(Lines from a set of spatial questions)
===

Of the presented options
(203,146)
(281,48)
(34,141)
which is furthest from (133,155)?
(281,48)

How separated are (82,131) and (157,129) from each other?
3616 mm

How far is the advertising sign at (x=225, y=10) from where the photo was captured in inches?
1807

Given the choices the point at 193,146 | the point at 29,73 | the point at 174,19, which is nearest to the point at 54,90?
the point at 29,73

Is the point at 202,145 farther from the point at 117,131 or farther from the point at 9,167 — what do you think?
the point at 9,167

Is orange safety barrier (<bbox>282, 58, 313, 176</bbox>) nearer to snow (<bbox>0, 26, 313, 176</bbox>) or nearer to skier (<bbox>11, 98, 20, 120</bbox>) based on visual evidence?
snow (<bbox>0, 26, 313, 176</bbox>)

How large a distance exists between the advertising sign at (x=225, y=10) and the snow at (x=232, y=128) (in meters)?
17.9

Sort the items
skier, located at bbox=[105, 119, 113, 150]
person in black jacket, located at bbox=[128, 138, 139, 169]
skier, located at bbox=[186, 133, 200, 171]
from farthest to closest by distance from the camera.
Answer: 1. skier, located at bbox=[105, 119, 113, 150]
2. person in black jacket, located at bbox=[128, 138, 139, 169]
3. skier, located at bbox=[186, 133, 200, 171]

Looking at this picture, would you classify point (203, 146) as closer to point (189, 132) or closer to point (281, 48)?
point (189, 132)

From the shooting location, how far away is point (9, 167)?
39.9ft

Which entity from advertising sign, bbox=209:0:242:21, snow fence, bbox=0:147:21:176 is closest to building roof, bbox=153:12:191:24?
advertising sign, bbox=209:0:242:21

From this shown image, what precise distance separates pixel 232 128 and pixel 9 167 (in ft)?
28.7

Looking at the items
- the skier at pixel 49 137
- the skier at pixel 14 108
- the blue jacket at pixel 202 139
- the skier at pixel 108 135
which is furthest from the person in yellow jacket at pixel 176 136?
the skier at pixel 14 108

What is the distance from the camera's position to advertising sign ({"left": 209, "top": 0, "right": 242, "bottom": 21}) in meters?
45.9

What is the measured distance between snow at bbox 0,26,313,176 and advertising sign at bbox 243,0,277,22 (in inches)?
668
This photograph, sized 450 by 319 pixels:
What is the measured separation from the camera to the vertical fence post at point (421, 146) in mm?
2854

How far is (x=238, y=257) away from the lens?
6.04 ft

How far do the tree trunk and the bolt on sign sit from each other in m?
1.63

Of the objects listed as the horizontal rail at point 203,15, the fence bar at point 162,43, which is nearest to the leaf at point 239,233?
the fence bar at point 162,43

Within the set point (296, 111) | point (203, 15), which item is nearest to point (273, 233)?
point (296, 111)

===

__Task goal__: Turn the lines from the one with "Sort the items" up to and including the one with "3. skier, located" into a Markdown table with the columns Row and Text, leaving out any blank lines.

__Answer below__:
| Row | Text |
|---|---|
| 1 | Sort the items |
| 2 | skier, located at bbox=[105, 119, 113, 150] |
| 3 | person in black jacket, located at bbox=[128, 138, 139, 169] |
| 4 | skier, located at bbox=[186, 133, 200, 171] |
| 5 | from farthest to closest by distance from the camera. |
| 6 | Answer: 1. skier, located at bbox=[105, 119, 113, 150] |
| 7 | 2. person in black jacket, located at bbox=[128, 138, 139, 169] |
| 8 | 3. skier, located at bbox=[186, 133, 200, 171] |